Saturday, 6 October 2012

Miss Conventionality

This afternoon I was having a conversation with an old friend about our plans for after college. She's doing a Masters degree and I'm still in the final year of my undergrad. With my graduation impending, I get this a lot. None of my friends know about my discernment but when she asked me what I wanted to do I told her that I didn't really want a career. She was confused and asked me what I meant. So I told her what I had always wanted for my life: marriage and children. I've told a few people about this before and they've always reacted very positively. I know a few female friends who also feel they would want to be stay-at-home-mothers, at least while their children were young. So this particular friends reaction took me by surprise. I know not everyone wants that kind of a lifestyle and that's perfectly valid. But what annoyed me was that she acted as if the things she wanted for her life were the only things that were valid or worthwhile.

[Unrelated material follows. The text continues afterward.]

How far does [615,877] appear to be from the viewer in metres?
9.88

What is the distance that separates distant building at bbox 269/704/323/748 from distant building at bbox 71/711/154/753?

It made me wonder how people are going to react, whether I end up in that married life or in the religious life. Either way, I will have chosen an unconventional and perhaps unpopular path. And that is why I named this post 'Miss Conventionality': because that is something I'm never going to be. And a lot of people are going to react just as my friend did today, and worse. But at the same time I remember something I realised on my live-in: that I can do it. Whatever the judgements that the world may throw at me if I know in my heart that what I am doing is the will of God then I can take it all.